START DOCUMENT SEGMENT

For many, it's hard to believe, but I treasure that second picture.  I don't see the tubes, the medical horror.  I see hope.  He lived through the surgery.  He got a much needed red blood cell transfusion.  He had an epidural, and for the first time in months, he was pain free.  He was able to breath regularly again as his diaphragm had room to move.  You may not be there yet, you may still be in shock, images like this may make you want to look away or be horrified I took it. 

You didn't sign up for this, you didn't want to join the club, but chemosabe, you're in it. So get your steel toed boots on, because well if you don't find an occasion where you want to kick something then at least you'll look like a force to be contended with, because you are now a Cancer Mom. Every club should have a handbook, here's my version of the first chapter, you can find Christy and Gina's below. I am Melissa, you will know me by the length of my posts, sorry it's how I roll.

END DOCUMENT SEGMENT
START RECORD EXCERPTS

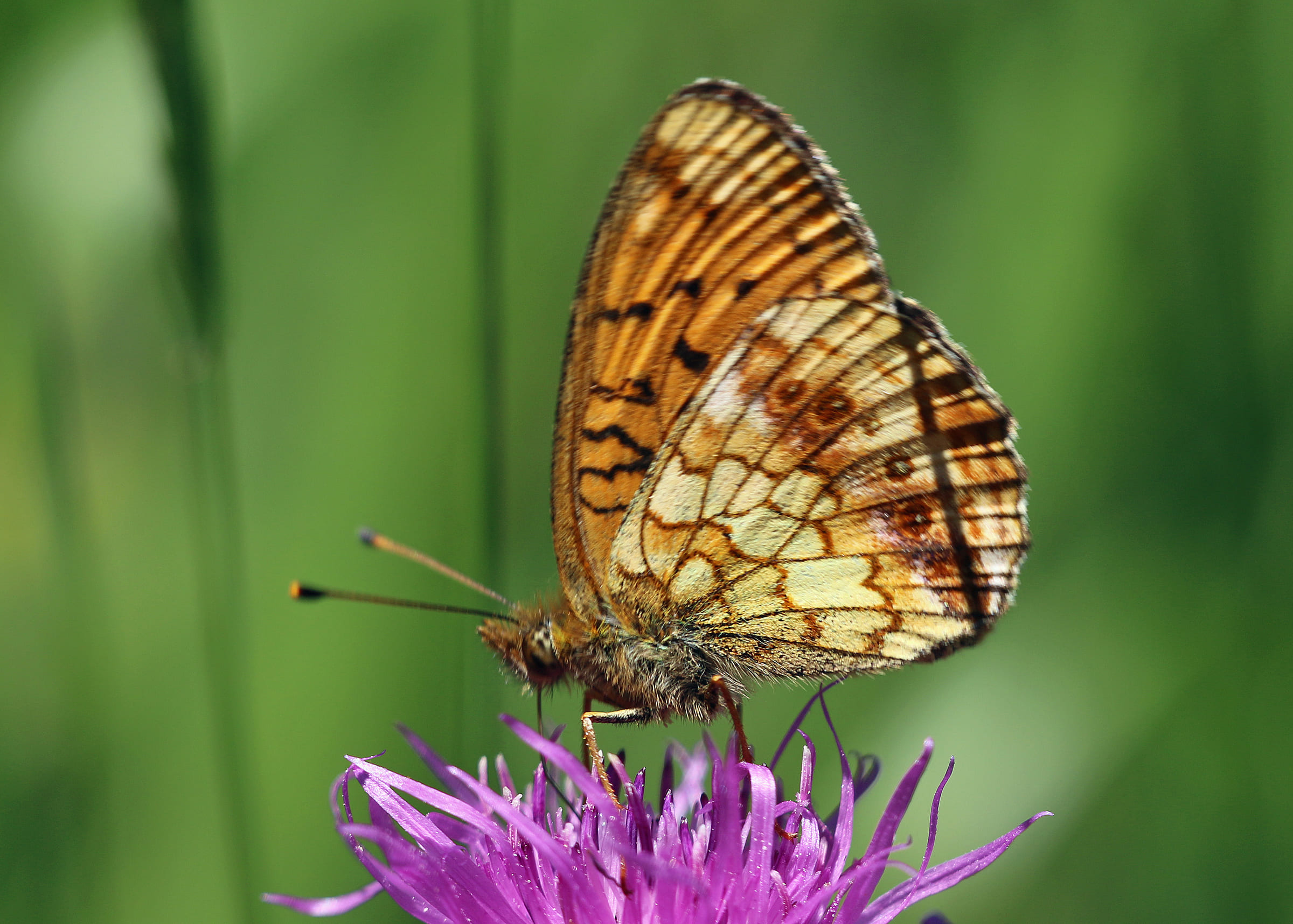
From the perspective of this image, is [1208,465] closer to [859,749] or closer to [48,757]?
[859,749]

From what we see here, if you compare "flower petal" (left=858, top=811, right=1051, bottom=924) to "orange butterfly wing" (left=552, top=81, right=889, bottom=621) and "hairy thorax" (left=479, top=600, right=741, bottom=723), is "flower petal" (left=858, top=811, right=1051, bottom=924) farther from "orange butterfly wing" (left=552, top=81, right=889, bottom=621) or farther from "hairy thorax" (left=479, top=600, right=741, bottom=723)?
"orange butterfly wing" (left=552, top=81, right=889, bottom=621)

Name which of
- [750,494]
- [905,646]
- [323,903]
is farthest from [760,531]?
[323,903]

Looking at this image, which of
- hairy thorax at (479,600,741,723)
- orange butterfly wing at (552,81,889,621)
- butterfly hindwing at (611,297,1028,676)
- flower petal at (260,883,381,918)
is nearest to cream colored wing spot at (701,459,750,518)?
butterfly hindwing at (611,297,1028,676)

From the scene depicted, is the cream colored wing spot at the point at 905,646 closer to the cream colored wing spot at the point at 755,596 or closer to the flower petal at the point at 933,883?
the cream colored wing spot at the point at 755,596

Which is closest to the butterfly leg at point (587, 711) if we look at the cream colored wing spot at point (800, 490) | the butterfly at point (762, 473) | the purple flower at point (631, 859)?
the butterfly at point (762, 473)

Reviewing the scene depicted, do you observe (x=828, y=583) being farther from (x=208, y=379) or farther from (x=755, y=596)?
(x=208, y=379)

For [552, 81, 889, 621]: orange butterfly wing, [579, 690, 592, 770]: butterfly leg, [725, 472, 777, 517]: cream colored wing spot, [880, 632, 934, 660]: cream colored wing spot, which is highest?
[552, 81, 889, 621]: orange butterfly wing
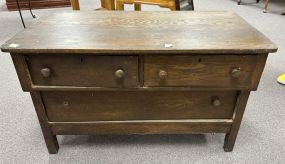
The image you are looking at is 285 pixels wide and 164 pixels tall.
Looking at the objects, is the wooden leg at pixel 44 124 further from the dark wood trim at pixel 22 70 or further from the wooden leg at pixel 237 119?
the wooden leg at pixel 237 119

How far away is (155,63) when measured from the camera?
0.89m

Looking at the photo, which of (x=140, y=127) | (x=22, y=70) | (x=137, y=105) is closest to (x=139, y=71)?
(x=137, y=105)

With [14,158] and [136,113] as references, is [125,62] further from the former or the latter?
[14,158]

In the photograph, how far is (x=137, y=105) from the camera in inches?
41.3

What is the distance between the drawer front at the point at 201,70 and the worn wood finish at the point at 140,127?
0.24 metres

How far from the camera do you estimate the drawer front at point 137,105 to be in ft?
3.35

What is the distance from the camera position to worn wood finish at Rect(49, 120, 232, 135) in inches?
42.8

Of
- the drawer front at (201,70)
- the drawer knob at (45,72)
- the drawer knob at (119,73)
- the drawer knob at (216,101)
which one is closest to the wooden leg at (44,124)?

END RECORD EXCERPTS

Carry on the Cancer Mom handbook text from its last sentence. You can set the rows aside, since they aren't needed.

So you just got diagnosed this is what you need to start equipping yourself with or grappling with, or both:

You cannot stand around wishing your life was normal again. Because guess what sister, it isn’t, and unlike Disneyland, no Make-a-Wish is going to come along and make that happen. You never have to like this, but you absolutely must accept that this is your life now, this is where your path has taken you. Yup, you can make the best of it, yup you can handle it your way, but by golly you are a pediatric cancer mom now. You don’t have to wear it on a lapel pin, but it is there, it will always be there. It doesn’t have to ruin your life, but sitting around wishing to go back? That my friend will. The moms in trouble, they are the ones can't get passed that initial shock and just keep repeating, “I don’t know how this happened? I just want to go back and be normal again!”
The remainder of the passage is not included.